From that very day when Pierre had experienced this feeling for the first time in the Slobodsky palace, he had been constantly under its influence, but only now had found full satisfaction for it. Besides, at the present moment Pierre was supported in his intention and deprived of the possibility of renouncing it by what he had already done along that path. His flight from home, and his kaftan, and his pistol, and his declaration to the Rostovs that he would stay in Moscow—all this would not only lose its meaning, but would become contemptible and ridiculous (to which Pierre was sensitive), if, after all that, he left Moscow like everybody else.

Pierre’s physical state, as always happens, coincided with his moral state. The unaccustomed, coarse food, the vodka he had been drinking during those days, the absence of wine and cigars, dirty, unchanged linen, two half-sleepless nights spent on a short sofa without bedding—all this kept Pierre in a state of irritation close to insanity.

It was already past one o’clock in the afternoon. The French were already entering Moscow. Pierre knew it, but instead of acting, he thought only about his undertaking, going through all its minutest future details. In his reveries, Pierre did not picture vividly to himself either the process of striking the blow itself or the death of Napoleon, but with extraordinary clarity and sad enjoyment pictured to himself his own destruction and his heroic courage.

“Yes, one for all, I must do it or perish!” he thought. “Yes, I’ll go up…and then suddenly…Will it be a pistol or a dagger?” Pierre wondered. “However, it makes no difference. It is not I but the hand of Providence that punishes you, I’ll say” (Pierre thought of the words he would utter as he killed Napoleon). “Well, so take me, punish me,” Pierre went on saying to himself with a sad but firm expression on his face, bowing his head.
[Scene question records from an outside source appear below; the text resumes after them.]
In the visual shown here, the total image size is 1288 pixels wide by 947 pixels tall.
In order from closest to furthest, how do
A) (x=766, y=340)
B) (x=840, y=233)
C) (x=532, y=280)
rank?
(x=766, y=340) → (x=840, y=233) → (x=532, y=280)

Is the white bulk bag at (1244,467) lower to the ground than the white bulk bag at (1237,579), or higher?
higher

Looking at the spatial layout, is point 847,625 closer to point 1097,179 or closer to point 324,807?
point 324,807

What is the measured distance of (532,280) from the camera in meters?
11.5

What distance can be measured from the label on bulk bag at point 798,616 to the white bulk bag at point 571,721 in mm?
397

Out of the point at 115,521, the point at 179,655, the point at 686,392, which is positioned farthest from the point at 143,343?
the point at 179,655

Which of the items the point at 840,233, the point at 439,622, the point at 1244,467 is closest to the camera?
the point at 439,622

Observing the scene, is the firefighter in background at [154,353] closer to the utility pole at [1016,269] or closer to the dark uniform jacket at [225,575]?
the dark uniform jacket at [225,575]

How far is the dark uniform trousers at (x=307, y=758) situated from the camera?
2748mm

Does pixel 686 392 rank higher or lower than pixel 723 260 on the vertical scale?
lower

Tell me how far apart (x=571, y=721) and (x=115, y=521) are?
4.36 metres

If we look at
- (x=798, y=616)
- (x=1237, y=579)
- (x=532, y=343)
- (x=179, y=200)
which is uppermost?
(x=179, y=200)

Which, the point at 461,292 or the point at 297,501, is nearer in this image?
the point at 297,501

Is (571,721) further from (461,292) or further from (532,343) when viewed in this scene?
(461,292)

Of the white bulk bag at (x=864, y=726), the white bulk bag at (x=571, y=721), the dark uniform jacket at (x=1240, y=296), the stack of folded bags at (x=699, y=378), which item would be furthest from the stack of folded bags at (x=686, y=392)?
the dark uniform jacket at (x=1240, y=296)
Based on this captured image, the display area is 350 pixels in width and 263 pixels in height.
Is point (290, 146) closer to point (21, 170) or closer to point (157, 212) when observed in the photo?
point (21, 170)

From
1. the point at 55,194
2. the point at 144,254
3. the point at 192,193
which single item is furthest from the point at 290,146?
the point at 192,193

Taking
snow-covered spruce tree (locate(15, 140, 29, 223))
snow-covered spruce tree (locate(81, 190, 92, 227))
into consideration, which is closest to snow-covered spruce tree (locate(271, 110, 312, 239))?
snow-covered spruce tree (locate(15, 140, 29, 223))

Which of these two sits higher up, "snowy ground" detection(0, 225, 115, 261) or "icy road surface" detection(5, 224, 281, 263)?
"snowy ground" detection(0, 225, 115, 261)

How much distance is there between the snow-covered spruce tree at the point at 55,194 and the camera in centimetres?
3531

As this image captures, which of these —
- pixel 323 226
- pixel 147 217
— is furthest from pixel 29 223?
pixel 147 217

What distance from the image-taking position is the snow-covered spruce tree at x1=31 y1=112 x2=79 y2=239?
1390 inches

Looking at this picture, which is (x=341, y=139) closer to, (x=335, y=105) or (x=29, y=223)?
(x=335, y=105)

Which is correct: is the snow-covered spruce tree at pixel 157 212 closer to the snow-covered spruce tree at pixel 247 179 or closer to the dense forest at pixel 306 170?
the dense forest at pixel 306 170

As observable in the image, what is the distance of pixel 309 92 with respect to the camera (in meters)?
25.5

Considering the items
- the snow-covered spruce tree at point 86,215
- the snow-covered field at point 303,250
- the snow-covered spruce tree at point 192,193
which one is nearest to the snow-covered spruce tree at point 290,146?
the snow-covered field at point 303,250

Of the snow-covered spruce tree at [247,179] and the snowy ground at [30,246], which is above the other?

While Pierre stood in the middle of the room reasoning thus with himself, the door of the study opened and on the threshold appeared the totally transformed figure of the previously always timid Makar Alexeevich. His dressing gown hung open. His face was red and hideous. He was obviously drunk. Seeing Pierre, he was embarrassed at first, but, noticing embarrassment on Pierre’s face, too, he at once took heart and, on staggering, thin legs, stepped into the middle of the room.

“They’ve turned coward,” he said in a hoarse, trustful voice. “I say no surrender, I say…isn’t it so, sir?” He reflected and suddenly, seeing the pistol on the table, seized it with unexpected swiftness and ran out to the corridor.

Gerasim and the yard porter, who followed Makar Alexeevich, stopped him in the front hall and tried to take the pistol from him. Pierre came out to the corridor and, with pity and revulsion, looked at this half-crazy old man. Makar Alexeich, wincing with the effort, clutched the pistol and cried out in a hoarse voice, clearly imagining something solemn to himself.

“To arms! Board ’em! No, you won’t take it!” he cried.

“Enough, please, enough. Be so kind, please, leave off. Well, if you please, master…” Gerasim was saying, cautiously trying to steer Makar Alexeich towards the door by the elbows.